Saturday, April 4, 2009

FHA, worse than subprime

It looks like the 2008 vintage FHA loans are turning out to be worse than those infamous subprime loans. I think the reason for this are obvious. All those down payment assistance programs meant the buyers were getting houses with NOTHING out of their pockets. No skin in the game means no fear of losing any money. The second most obvious reason is that these loans were primarily given to lower income working families. The families that are taking the brunt of the job losses.

From the North County Times

Once considered among the safest loans available, government-insured mortgages issued last year have performed worse than the subprime loans that kicked off the collapse of the nation's housing market, according to data from a research firm.

So far, government bailouts have put up to $2.9 trillion of taxpayer money at risk, according to the government official in charge of overseeing all bailouts.

A huge level of defaults on loans insured by the Federal Housing Administration, which analysts called "stunning," raise the specter of further market turmoil and more taxpayer funds sent toward fixing the mortgage crisis."Frankly, I wouldn't be surprised if you called me up in a year from now and asked, 'What do you think about the FHA bailout?' " said Norm Miller, a professor at University of San Diego's Burnham-Moores Center for Real Estate.

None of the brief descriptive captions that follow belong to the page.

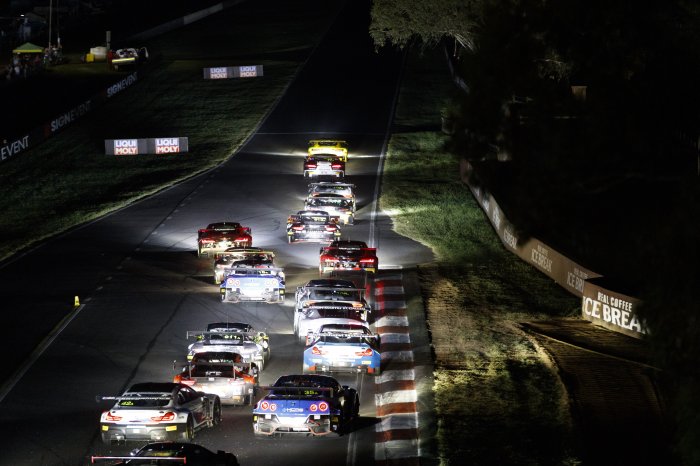 Bathurst 12 Hour entries open; revised sporting and technical regs also released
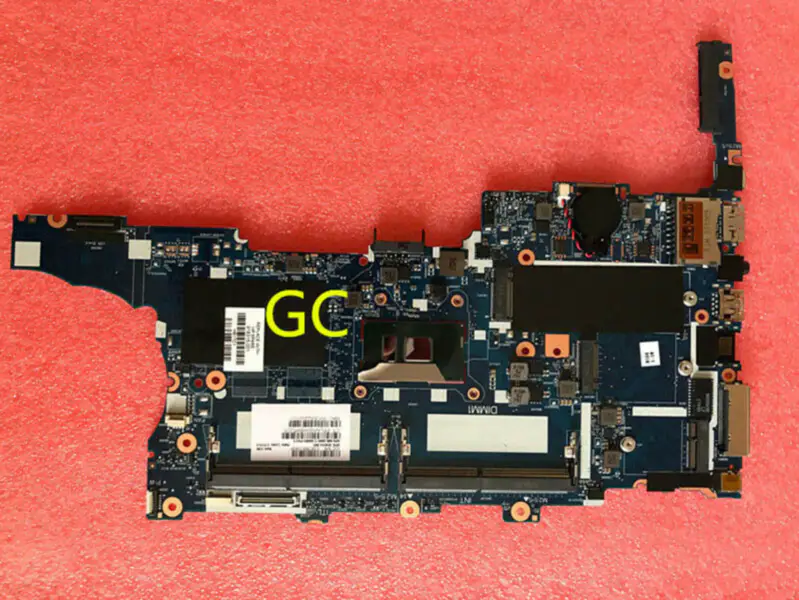 HP 918326-601 motherboard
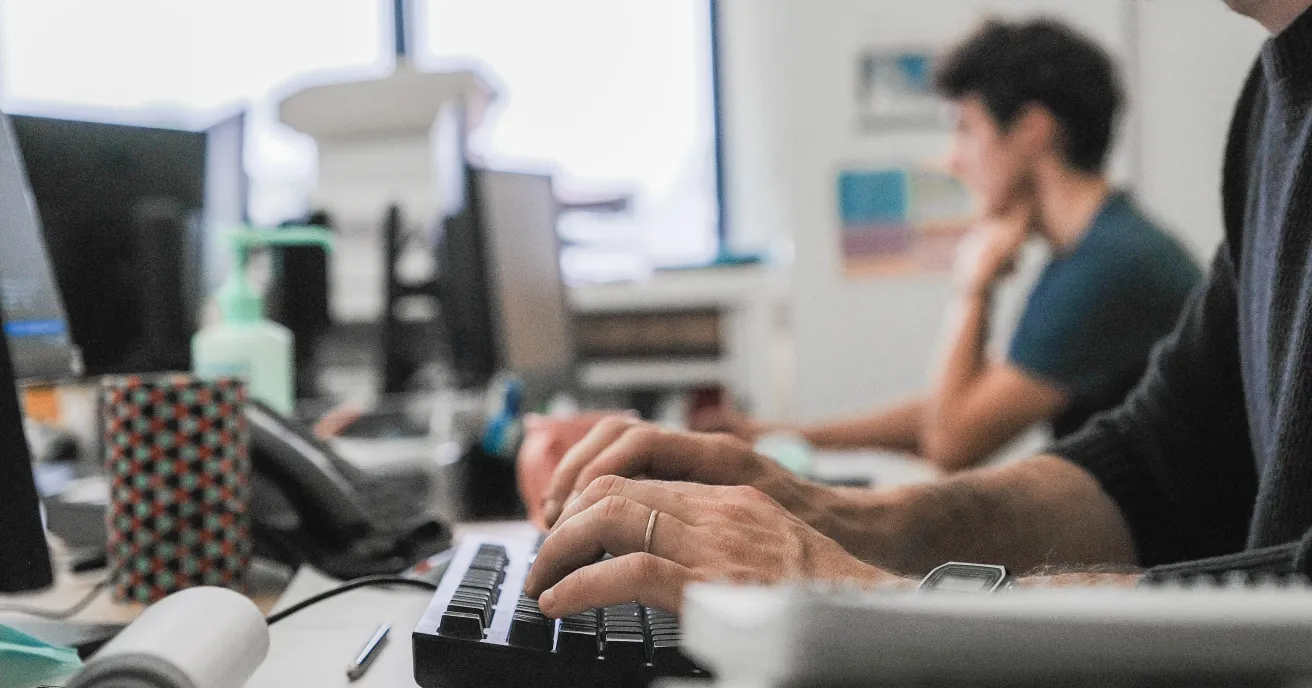 Programmation & Analyse de données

First American CoreLogic, a prominent mortgage data firm, reported this week that 20.7 percent of all FHA loans issued in 2008 were at least 60 days late by 10 months after the origination date. By the same metric, 14.1 percent of subprime loans issued in 2007 were 60 days delinquent.

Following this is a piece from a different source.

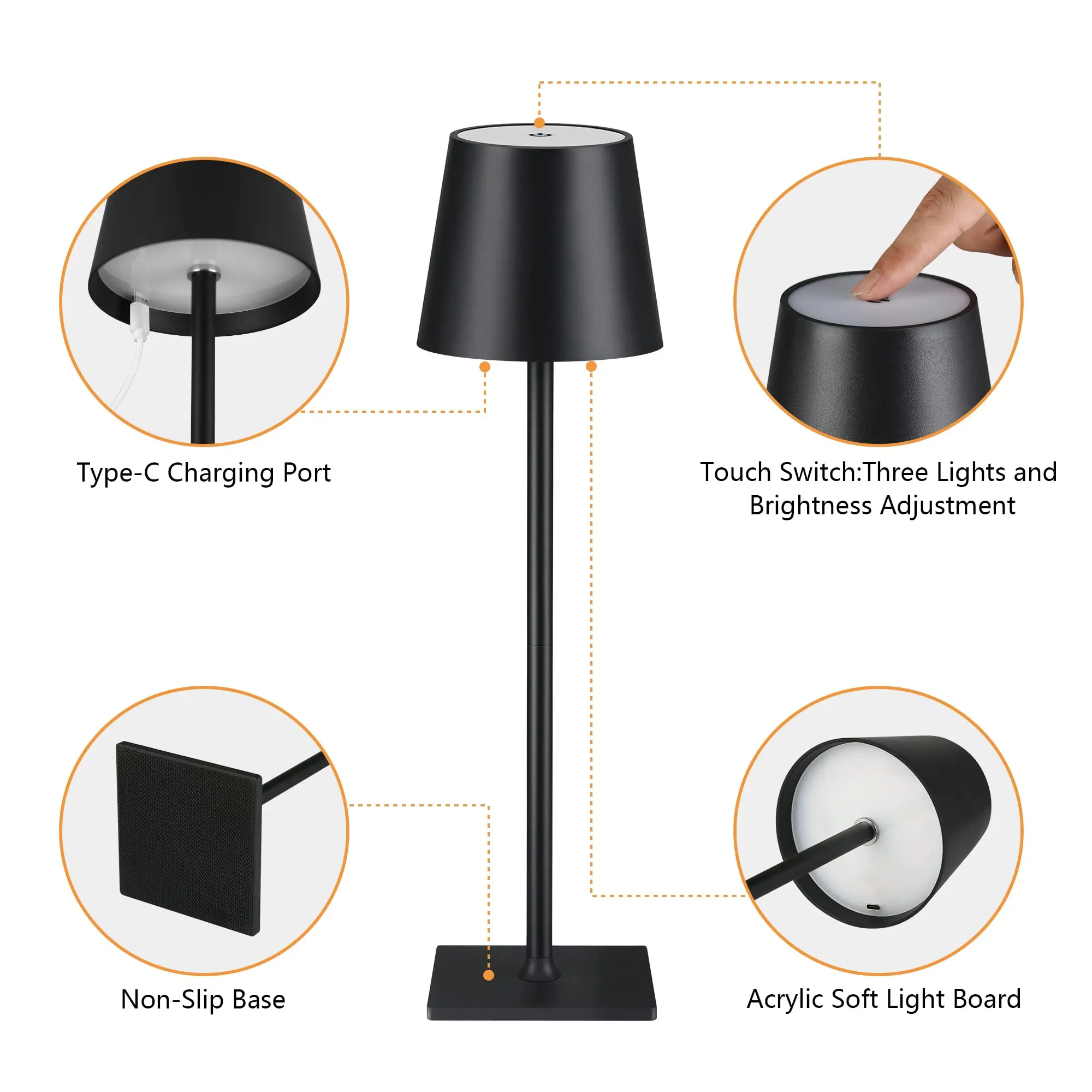 3 Color Temperature LED Eye Protection Table Lamp Stepless Dimming Touch Control Rechargeable Batter For Dining Room/Living Room BestEbuys - The Best Online Deals https://bestebuys.com/shop/3-color-temperature-led-eye-protection-table-lamp-stepless-dimming-touch-control-rechargeable-batter-for-dining-room-living-room/ 3 Color Temperature LED Eye Protection Table Lamp Stepless Dimming Touch Control Rechargeable Batter For Dining Room/Living Room https://bestebuys.com/shop/3-color-temperature-led-eye-protection-table-lamp-stepless-dimming-touch-control-rechargeable-batter-for-dining-room-living-room/ BestEbuys - The Best Online Deals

The main problem with the delinquent FHA loans was low down-payment requirements, said Sam Khater, senior economist for First American CoreLogic.

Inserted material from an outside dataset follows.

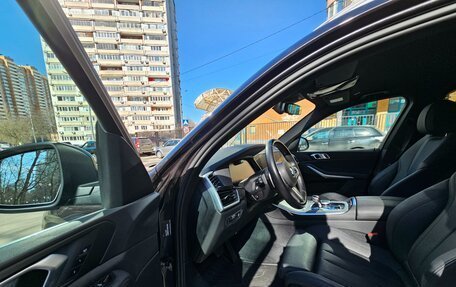 BMW X5, 2020 год, 6 890 000 рублей, 17 фотография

While most mortgages issued by private banks now require at least 10 percent down payments, FHA loans allow borrowers to buy a home who put up just 3.5 percent of the cost.That means within two months of purchasing an FHA-insured home, the borrower probably owed more than the value of the home. And as layoffs mount, a loss of employment typically leaves the borrower in foreclosure or short sale ---- where the borrower resells and the lender settles for less than the amount of the loan.

"When you put out a (low down payment) product in the context of very high depreciation, it's going to happen," Khater said about the high delinquency numbers.By definition, FHA loans carry little equity. But the risk of failure was increased by the implementation of "down payment assistance" programs implemented by home builders, said Ramsey Su, a San Diego housing analyst.

Those programs often covered the rest of the down payment and sometimes even covered the closing costs, meaning a homebuyer could borrow more than the value of the home and pay no money whatsoever up front.

The government has since discontinued the programs. But before they did, FHA became the resource for riskier buyers, Su said. "FHA became the subprime lender after the subprime market died," he said.